Step 1 : Write down the coefficients of the dividend into division table. Put the zero from $ x -2 = 0 $ ( $ x = \color{blue}{ 2 } $ ) at the left.
$$ \begin{array}{c|rrrr}\color{blue}{2}&1&-11&36&-48\\& & & & \\ \hline &&&& \end{array} $$Step 1 : Bring down the leading coefficient to the bottom row.
$$ \begin{array}{c|rrrr}2&\color{orangered}{ 1 }&-11&36&-48\\& & & & \\ \hline &\color{orangered}{1}&&& \end{array} $$Step 2 : Multiply by the number on the left, and carry the result into the next column: $ \color{blue}{ 2 } \cdot \color{blue}{ 1 } = \color{blue}{ 2 } $.

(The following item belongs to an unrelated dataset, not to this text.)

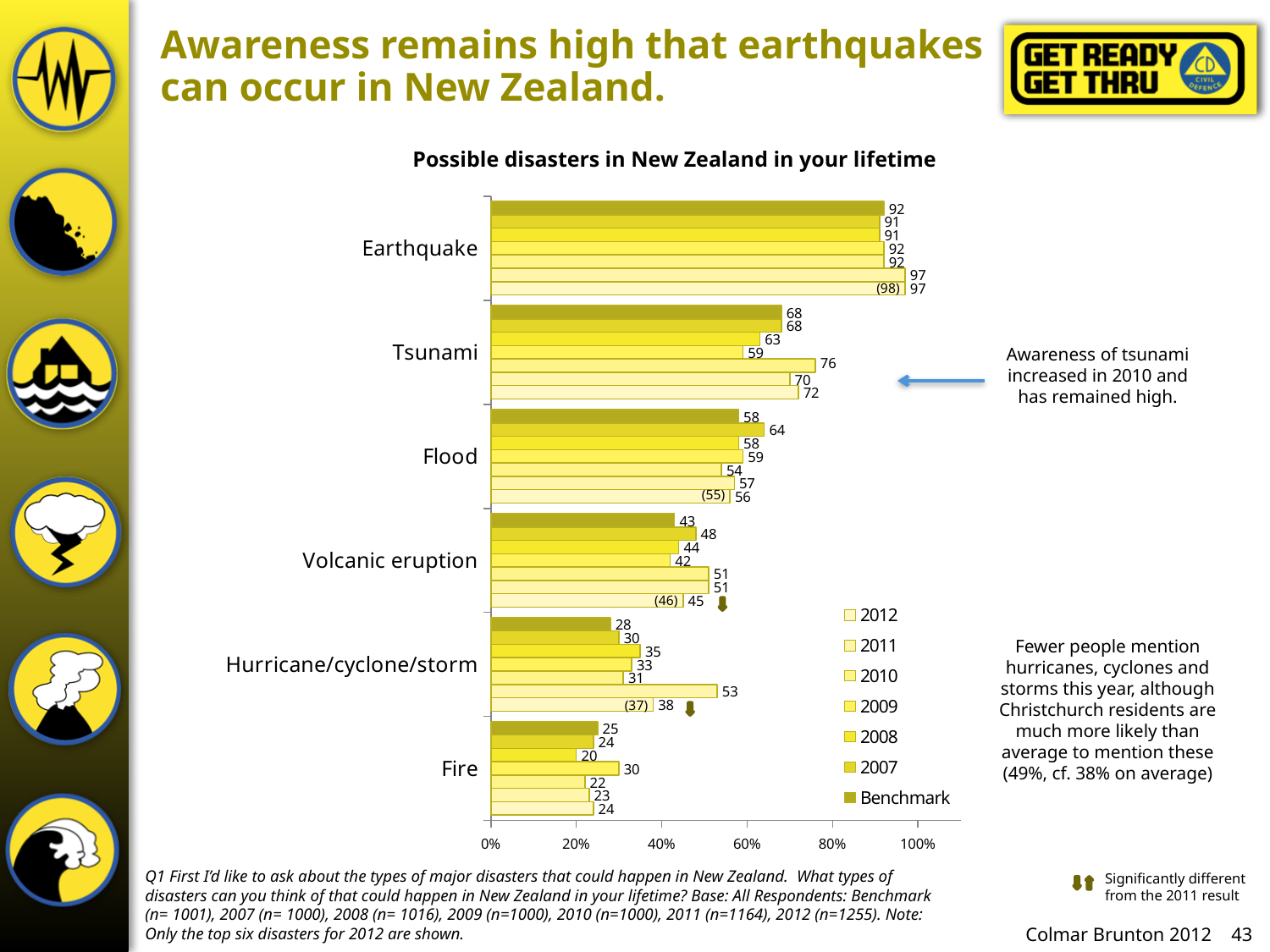
Is the 2012 value for Tsunami larger or smaller than the 2012 value for Flood? larger What is the title of the chart? Possible disasters in New Zealand in your lifetime What is the 2012 value for Earthquake? 97 What is the difference between the 2011 and 2012 values for Hurricane/cyclone/storm? 15 What type of chart is shown on the slide? bar chart Which disaster category has the highest values overall? Earthquake What is the 2011 value for Hurricane/cyclone/storm? 53 How many disaster categories are shown on the chart? 6 What is the 2012 value for Hurricane/cyclone/storm? 38 Which disaster category has the lowest values overall? Fire How many series does the legend list? 7 What is the Benchmark value for Tsunami? 68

$$ \begin{array}{c|rrrr}\color{blue}{2}&1&-11&36&-48\\& & \color{blue}{2} & & \\ \hline &\color{blue}{1}&&& \end{array} $$Step 3 : Add down last column: $ \color{orangered}{ -11 } + \color{orangered}{ 2 } = \color{orangered}{ -9 } $
$$ \begin{array}{c|rrrr}2&1&\color{orangered}{ -11 }&36&-48\\& & \color{orangered}{2} & & \\ \hline &1&\color{orangered}{-9}&& \end{array} $$Step 4 : Multiply by the number on the left, and carry the result into the next column: $ \color{blue}{ 2 } \cdot \color{blue}{ \left( -9 \right) } = \color{blue}{ -18 } $.

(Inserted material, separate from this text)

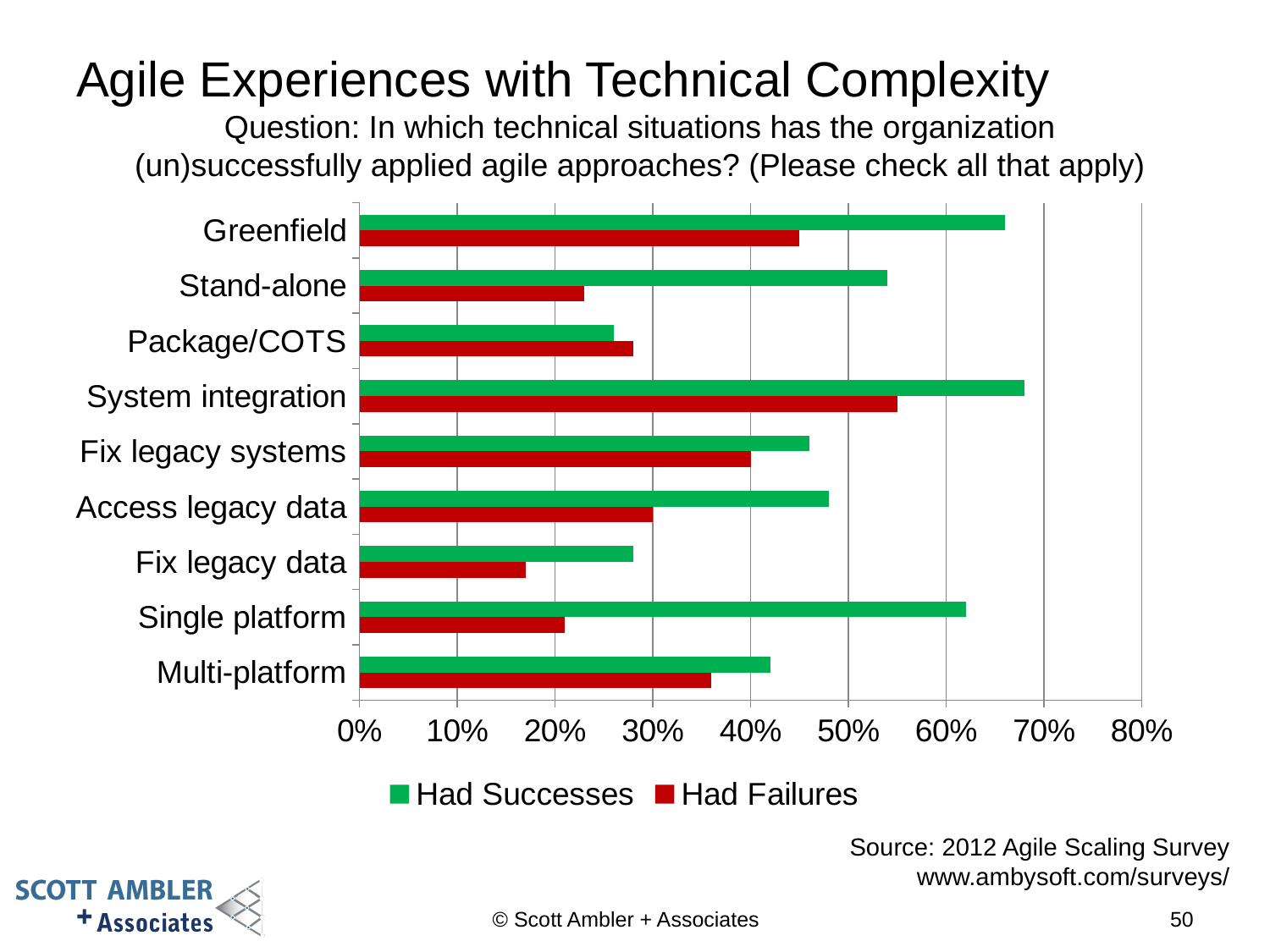
What colour are the Had Failures bars? red How many series does the legend list? 2 Is the Had Failures value for Stand-alone greater or less than 30%? less For Stand-alone, which is larger: Had Successes or Had Failures? Had Successes Is the Had Failures value for System integration greater or less than 50%? greater Which category has the highest value for Had Failures? System integration How many technical situations (categories) are plotted on the chart? 9 What kind of chart is shown on the slide? bar chart Is the Had Successes value for Single platform greater or less than 60%? greater Which is larger: the Had Successes value for Single platform or the Had Successes value for Multi-platform? Single platform Which category has the lowest value for Had Failures? Fix legacy data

$$ \begin{array}{c|rrrr}\color{blue}{2}&1&-11&36&-48\\& & 2& \color{blue}{-18} & \\ \hline &1&\color{blue}{-9}&& \end{array} $$Step 5 : Add down last column: $ \color{orangered}{ 36 } + \color{orangered}{ \left( -18 \right) } = \color{orangered}{ 18 } $
$$ \begin{array}{c|rrrr}2&1&-11&\color{orangered}{ 36 }&-48\\& & 2& \color{orangered}{-18} & \\ \hline &1&-9&\color{orangered}{18}& \end{array} $$Step 6 : Multiply by the number on the left, and carry the result into the next column: $ \color{blue}{ 2 } \cdot \color{blue}{ 18 } = \color{blue}{ 36 } $.
$$ \begin{array}{c|rrrr}\color{blue}{2}&1&-11&36&-48\\& & 2& -18& \color{blue}{36} \\ \hline &1&-9&\color{blue}{18}& \end{array} $$Step 7 : Add down last column: $ \color{orangered}{ -48 } + \color{orangered}{ 36 } = \color{orangered}{ -12 } $
$$ \begin{array}{c|rrrr}2&1&-11&36&\color{orangered}{ -48 }\\& & 2& -18& \color{orangered}{36} \\ \hline &\color{blue}{1}&\color{blue}{-9}&\color{blue}{18}&\color{orangered}{-12} \end{array} $$Remainder is the last entry in the bottom row $ \left(\color{red}{ -12 }\right)$.